第5章 被骗身骗心的玉面佛子5
青柳镇的疫病,远比预想的要诡异。
起初只是三两人高热惊厥,不过旬日,已有近百人染病。病者面泛青灰,眼白爬满血丝,白日里昏沉畏光,入夜后却躁动狂乱,力大如牛。
更蹊跷的是,镇外那条贯穿全镇的柳叶河,水色一日比一日浑浊,泛着若有似无的腥气。
闻寂抵达后第三日便查清了源头。是有人在上游水源处埋了南疆的“蚀骨蛊母”。
此蛊阴毒,需以活人精血喂养,一旦入水,便能衍生万千子蛊,随水流散入千家万户。寻常人饮了,阴气侵体,便成了这般疯魔模样。
破解之法倒也直接:找出蛊母,以纯阳内力焚毁。
只是那下蛊之人显然料到会有此一着,早在水源附近布下重重机关陷阱,更在暗处蛰伏,伺机而动。
第七日黄昏,最后一缕残阳被云层吞没时,闻寂循着一丝极淡的邪气,追踪至镇外荒废已久的山神庙。
庙宇残破,门扉半塌。
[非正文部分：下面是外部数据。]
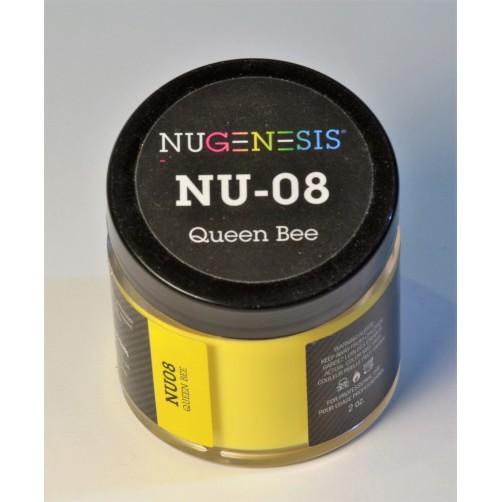 NU08 Queen Bee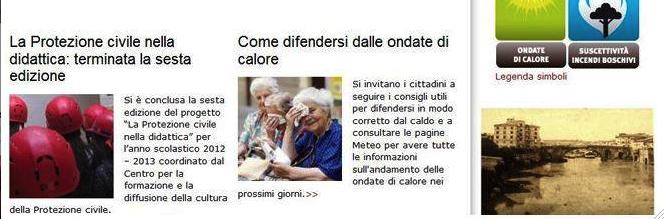 La Protezione civile di Roma avvisa: «Attenti alle ondate di caldo». E Marino diventa lo zimbello del web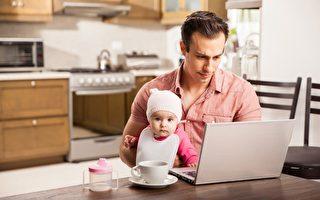 加國研究:單身父親早逝風險高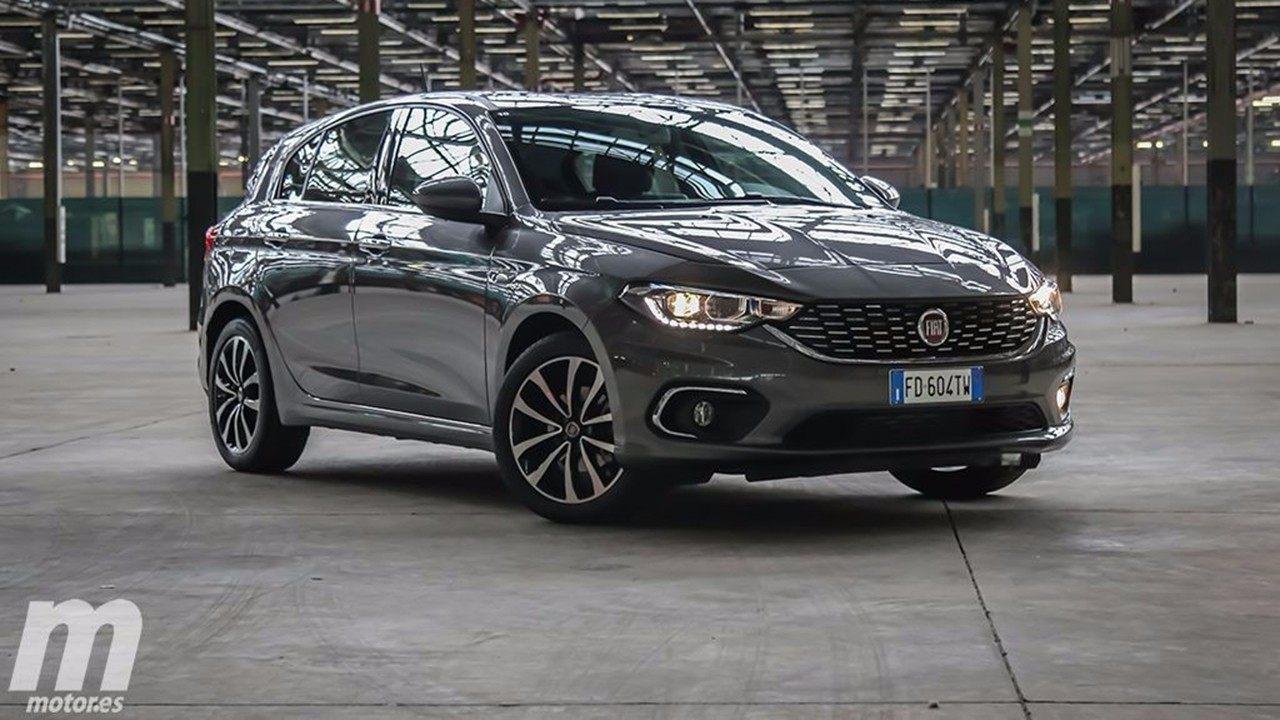 Fiat presenta la nueva gama Tipo More con un atractivo ahorro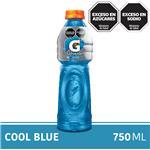 Bebida Isotónica GATORADE Cool Blue   Botella 750 Cc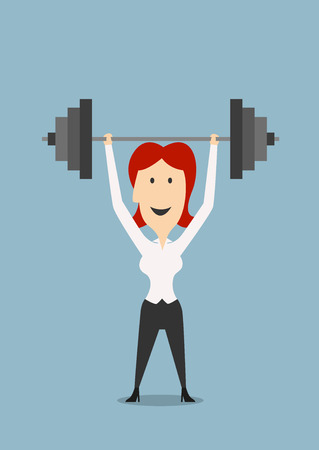 goal achievement: Cartoon strong businesswoman raises heavy dumbbell above head. For success or goal achievement theme design Illustration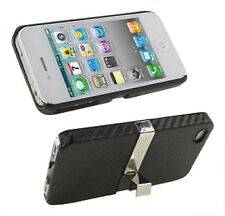 iphone 4 4s Bumper Cases Cover in Hard Plastic Carbon Fibre With Stand UK NEW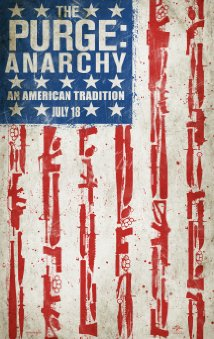 The Purge: Anarchy (2014) cover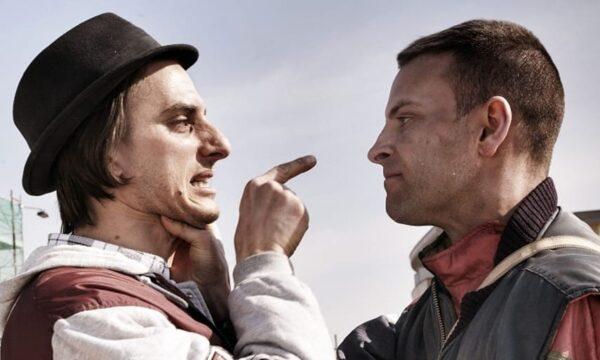 Film Tv domenica 5 settembre. Non essere cattivo: il cinema italiano che piace all'estero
还未走近,已能感觉到里面盘踞不散的阴湿之气。
凌曜跟在闻寂身后半步,手里提着一盏光线昏黄的防风灯笼。
火光将他低垂的侧脸映得一片暖色,可他的眼神却冷静得像深潭,不着痕迹地扫视着周围每一寸阴影。
太安静了。
连个虫鸣都没有。
“圣僧,”凌曜轻声开口,声音里带着恰到好处的迟疑,“此地……似乎有些不对劲。”
闻寂脚步未停,只微微侧首:“跟紧。”
话音落下的瞬间,他月白僧袍无风自动,一层淡金色的光晕自周身泛起。
这是纯阳琉璃体运转到极致的征兆。金光所及之处,地上匍匐的阴影如潮水般退去。
凌曜垂下眼睫,两人一前一后踏入庙门。
庙堂内蛛网横结,供桌上积着厚厚一层灰。那尊泥塑山神像早已斑驳开裂,半边脸塌陷,剩下一只空洞的眼眶,幽幽地望着来人。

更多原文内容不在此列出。